La stratégie consistant à faire un premier test, puis un second 24 heures après, puis éventuellement un troisième, peut aider à détecter une infection. «C’est une bonne idée parce qu’au début des symptômes la charge virale augmente, indique Isabella Eckerle. On peut être négatif le matin et positif le soir.»

Le message important. En cas de symptômes classiques (nez bouché, toux, éternuements, fièvre…), comment faut-il interpréter un autotest Covid-19? Deux options, si le résultat est négatif:

  • Vous avez possiblement le Covid-19.

Le faux négatif est une option impossible à exclure, et mieux vaut passer un test PCR pour s’assurer qu’on n’a pas le Covid.

  • A défaut, vous avez très certainement un autre virus.

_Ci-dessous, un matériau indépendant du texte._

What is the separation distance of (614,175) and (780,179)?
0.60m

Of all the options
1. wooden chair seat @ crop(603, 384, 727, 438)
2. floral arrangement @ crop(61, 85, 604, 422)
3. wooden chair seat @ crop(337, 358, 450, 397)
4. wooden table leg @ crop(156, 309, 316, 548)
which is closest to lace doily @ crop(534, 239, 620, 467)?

Actuellement, le VRS, responsable de bronchiolites chez les nourrissons et les personnes âgées fragiles, circule beaucoup en Suisse. C’est aussi le cas des rhinovirus (rhumes) et du virus influenza (grippe), qui peuvent avoir des conséquences non anodines chez les personnes fragiles.

Le mythique «coup de froid». Dans tous les cas, vous n’avez pas juste attrapé froid. Le froid favorise les infections virales ou bactériennes en affaiblissant les muqueuses et possiblement l’immunité innée, mais il existe à tous les coups un pathogène derrière les symptômes… et donc un risque de contagion.

«On ne tombe pas malade juste par la force du Saint-Esprit, il faut quand même une infection, s’amuse Gilbert Greub. On peut être colonisé avec des germes et le froid fait qu’on devient symptomatique.»

Test positif ou non, la présence de symptômes respiratoires justifie donc de porter le masque ou d’éviter les contacts sociaux, en particulier avec des personnes vulnérables.